> EXERCISE DIRECTIONS:
Write the lines below as a JSON list of strings, one string per line, leaving out blank lines and the pictures.
##### SOURCE RECORDS
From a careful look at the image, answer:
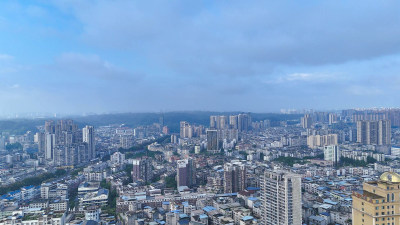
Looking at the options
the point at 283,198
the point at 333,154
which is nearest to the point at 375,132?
##########
> TASK RESULT:
[
  "From a careful look at the image, answer:",
  "Looking at the options",
  "the point at 283,198",
  "the point at 333,154",
  "which is nearest to the point at 375,132?"
]